EXERCISE INPUT —
***

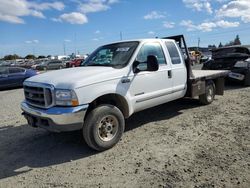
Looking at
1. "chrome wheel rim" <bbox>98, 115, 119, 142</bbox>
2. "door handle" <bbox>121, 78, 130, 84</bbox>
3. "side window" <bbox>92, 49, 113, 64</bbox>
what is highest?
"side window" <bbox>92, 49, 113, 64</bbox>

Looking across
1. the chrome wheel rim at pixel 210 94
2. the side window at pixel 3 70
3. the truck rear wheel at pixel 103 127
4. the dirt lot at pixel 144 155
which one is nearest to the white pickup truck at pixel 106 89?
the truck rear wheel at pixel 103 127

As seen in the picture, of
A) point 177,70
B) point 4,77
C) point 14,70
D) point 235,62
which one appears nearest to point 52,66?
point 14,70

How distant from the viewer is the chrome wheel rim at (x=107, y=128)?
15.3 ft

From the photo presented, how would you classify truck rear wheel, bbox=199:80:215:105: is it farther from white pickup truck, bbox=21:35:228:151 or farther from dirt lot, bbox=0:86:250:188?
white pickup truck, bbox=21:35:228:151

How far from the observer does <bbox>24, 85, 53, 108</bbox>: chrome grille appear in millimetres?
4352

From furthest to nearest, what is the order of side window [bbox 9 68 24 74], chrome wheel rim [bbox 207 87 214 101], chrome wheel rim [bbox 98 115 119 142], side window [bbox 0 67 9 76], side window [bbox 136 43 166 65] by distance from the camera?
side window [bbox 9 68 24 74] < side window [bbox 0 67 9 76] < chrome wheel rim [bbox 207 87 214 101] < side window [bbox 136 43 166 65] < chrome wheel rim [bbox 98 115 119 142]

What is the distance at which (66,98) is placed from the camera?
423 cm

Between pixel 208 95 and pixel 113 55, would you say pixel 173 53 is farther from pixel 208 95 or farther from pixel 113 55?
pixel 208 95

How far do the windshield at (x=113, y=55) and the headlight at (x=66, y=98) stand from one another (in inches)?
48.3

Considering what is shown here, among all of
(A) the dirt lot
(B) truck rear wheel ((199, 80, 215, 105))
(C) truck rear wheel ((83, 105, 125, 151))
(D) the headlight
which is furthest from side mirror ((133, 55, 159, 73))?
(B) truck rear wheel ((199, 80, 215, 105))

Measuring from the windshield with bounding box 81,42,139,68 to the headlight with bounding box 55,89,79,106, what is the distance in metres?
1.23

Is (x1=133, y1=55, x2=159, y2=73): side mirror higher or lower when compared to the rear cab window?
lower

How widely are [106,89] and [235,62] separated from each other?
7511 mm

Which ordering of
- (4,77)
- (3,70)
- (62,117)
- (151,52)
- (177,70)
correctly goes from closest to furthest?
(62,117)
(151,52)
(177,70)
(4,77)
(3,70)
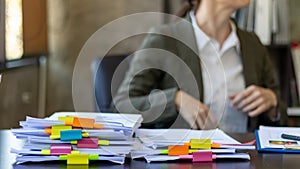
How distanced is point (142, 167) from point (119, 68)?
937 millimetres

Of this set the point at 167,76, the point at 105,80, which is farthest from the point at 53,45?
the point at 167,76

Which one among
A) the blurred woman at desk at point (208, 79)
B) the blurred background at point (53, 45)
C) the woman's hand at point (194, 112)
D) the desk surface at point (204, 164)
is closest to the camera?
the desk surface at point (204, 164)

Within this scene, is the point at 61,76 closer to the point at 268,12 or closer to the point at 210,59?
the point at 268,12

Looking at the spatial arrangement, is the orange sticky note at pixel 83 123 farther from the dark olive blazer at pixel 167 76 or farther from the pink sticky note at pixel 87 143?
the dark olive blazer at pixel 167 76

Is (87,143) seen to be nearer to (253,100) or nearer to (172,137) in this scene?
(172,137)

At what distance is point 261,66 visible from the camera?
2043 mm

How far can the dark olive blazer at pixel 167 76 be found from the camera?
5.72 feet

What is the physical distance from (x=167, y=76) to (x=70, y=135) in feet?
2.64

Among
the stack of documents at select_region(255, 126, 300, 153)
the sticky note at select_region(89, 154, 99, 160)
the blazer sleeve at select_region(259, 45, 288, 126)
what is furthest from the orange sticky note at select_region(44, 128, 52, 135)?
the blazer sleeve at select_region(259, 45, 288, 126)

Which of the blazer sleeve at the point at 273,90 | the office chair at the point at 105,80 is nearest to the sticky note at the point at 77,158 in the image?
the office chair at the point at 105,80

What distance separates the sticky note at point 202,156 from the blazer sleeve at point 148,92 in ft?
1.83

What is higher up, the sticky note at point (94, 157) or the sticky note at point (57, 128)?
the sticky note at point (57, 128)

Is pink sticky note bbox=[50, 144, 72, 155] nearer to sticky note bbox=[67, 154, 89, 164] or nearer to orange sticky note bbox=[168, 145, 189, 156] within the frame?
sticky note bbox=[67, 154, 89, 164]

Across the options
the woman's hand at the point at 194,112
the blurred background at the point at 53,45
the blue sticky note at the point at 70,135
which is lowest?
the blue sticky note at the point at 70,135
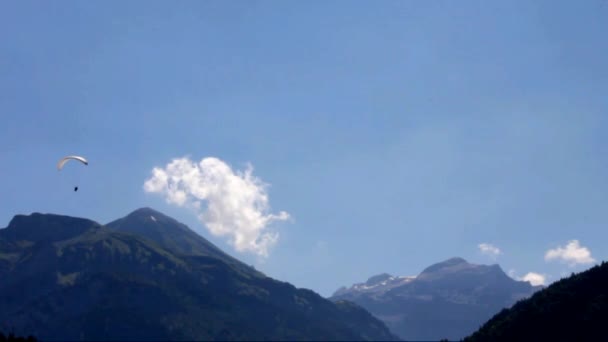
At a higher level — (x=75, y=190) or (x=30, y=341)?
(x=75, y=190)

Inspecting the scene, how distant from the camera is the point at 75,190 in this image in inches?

***

WHAT IS NEEDED —
Rewrite all of the material above with every "dirt lot" changed to "gravel lot" and nothing else altered. Leave out the pictures.

COMPLETE ANSWER —
Looking at
1. "chrome wheel rim" <bbox>98, 115, 119, 142</bbox>
2. "door handle" <bbox>121, 78, 130, 84</bbox>
3. "side window" <bbox>92, 49, 113, 64</bbox>
what is highest?
"side window" <bbox>92, 49, 113, 64</bbox>

Looking across
1. the chrome wheel rim at pixel 210 94
2. the side window at pixel 3 70
3. the truck rear wheel at pixel 103 127
4. the gravel lot at pixel 144 155
which one is nearest to the white pickup truck at pixel 106 89?
the truck rear wheel at pixel 103 127

As seen in the picture, of
A) point 177,70
B) point 4,77
C) point 14,70
D) point 235,62
which one appears nearest to point 52,66?
point 14,70

How distant from the viewer is the chrome wheel rim at (x=107, y=128)?
15.3 ft

From the photo presented, how would you classify truck rear wheel, bbox=199:80:215:105: is it farther from white pickup truck, bbox=21:35:228:151 or farther from gravel lot, bbox=0:86:250:188?
white pickup truck, bbox=21:35:228:151

How far from the observer does <bbox>24, 85, 53, 108</bbox>: chrome grille appear in millimetres?
4352

From furthest to nearest, what is the order of side window [bbox 9 68 24 74], chrome wheel rim [bbox 207 87 214 101], chrome wheel rim [bbox 98 115 119 142], side window [bbox 0 67 9 76], side window [bbox 136 43 166 65] by distance from the camera?
side window [bbox 9 68 24 74] < side window [bbox 0 67 9 76] < chrome wheel rim [bbox 207 87 214 101] < side window [bbox 136 43 166 65] < chrome wheel rim [bbox 98 115 119 142]

What is the distance at which (66,98) is placed from the camera?
423 cm

Between pixel 208 95 and pixel 113 55, would you say pixel 173 53 is farther from pixel 208 95 or farther from pixel 113 55?
pixel 208 95

How far do the windshield at (x=113, y=55) and the headlight at (x=66, y=98) stand from one another (in inches)?
48.3

Considering what is shown here, among all of
(A) the gravel lot
(B) truck rear wheel ((199, 80, 215, 105))
(C) truck rear wheel ((83, 105, 125, 151))
(D) the headlight
which is furthest from side mirror ((133, 55, 159, 73))?
(B) truck rear wheel ((199, 80, 215, 105))

Measuring from the windshield with bounding box 81,42,139,68 to the headlight with bounding box 55,89,79,106, what is the distance in metres?
1.23

Is (x1=133, y1=55, x2=159, y2=73): side mirror higher or lower when compared to the rear cab window?
lower

How widely are [106,89] and [235,62] separated from each other?
7511 mm

Which ordering of
- (4,77)
- (3,70)
- (62,117)
- (151,52)
- (177,70)
correctly goes from closest to furthest?
(62,117)
(151,52)
(177,70)
(4,77)
(3,70)
How distanced is point (142, 167) from point (119, 68)?
937 millimetres

Of this set the point at 167,76, the point at 105,80, which is farthest from the point at 53,45?
the point at 167,76

Which one among
A) the blurred woman at desk at point (208, 79)
B) the blurred background at point (53, 45)
C) the woman's hand at point (194, 112)
D) the desk surface at point (204, 164)
is closest to the camera?
the desk surface at point (204, 164)

Within this scene, is the point at 61,76 closer to the point at 268,12 or closer to the point at 210,59?
the point at 268,12

Looking at the spatial arrangement, is the orange sticky note at pixel 83 123 farther from the dark olive blazer at pixel 167 76 or farther from the pink sticky note at pixel 87 143?
the dark olive blazer at pixel 167 76

Is (87,143) seen to be nearer to (253,100) or nearer to (172,137) in this scene?
(172,137)

At what distance is point 261,66 visible from the camera?
2043 mm

How far can the dark olive blazer at pixel 167 76 be found from the camera?
5.72 feet

What is the physical distance from (x=167, y=76) to (x=70, y=135) in feet?
2.64

Among
the stack of documents at select_region(255, 126, 300, 153)
the sticky note at select_region(89, 154, 99, 160)
the blazer sleeve at select_region(259, 45, 288, 126)
what is furthest from the orange sticky note at select_region(44, 128, 52, 135)?
the blazer sleeve at select_region(259, 45, 288, 126)

Which of the blazer sleeve at the point at 273,90 | the office chair at the point at 105,80 is nearest to the sticky note at the point at 77,158 in the image?
the office chair at the point at 105,80

What distance separates the sticky note at point 202,156 from the blazer sleeve at point 148,92 in ft?
1.83

What is higher up, the sticky note at point (94, 157) or the sticky note at point (57, 128)?
the sticky note at point (57, 128)

Is pink sticky note bbox=[50, 144, 72, 155] nearer to sticky note bbox=[67, 154, 89, 164] or nearer to orange sticky note bbox=[168, 145, 189, 156] within the frame?
sticky note bbox=[67, 154, 89, 164]

Across the options
the woman's hand at the point at 194,112
the blurred background at the point at 53,45
the blue sticky note at the point at 70,135
which is lowest?
the blue sticky note at the point at 70,135
At a higher level — (x=75, y=190) or (x=30, y=341)?
(x=75, y=190)

Inspecting the scene, how distant from the camera is the point at 75,190 in this image in inches?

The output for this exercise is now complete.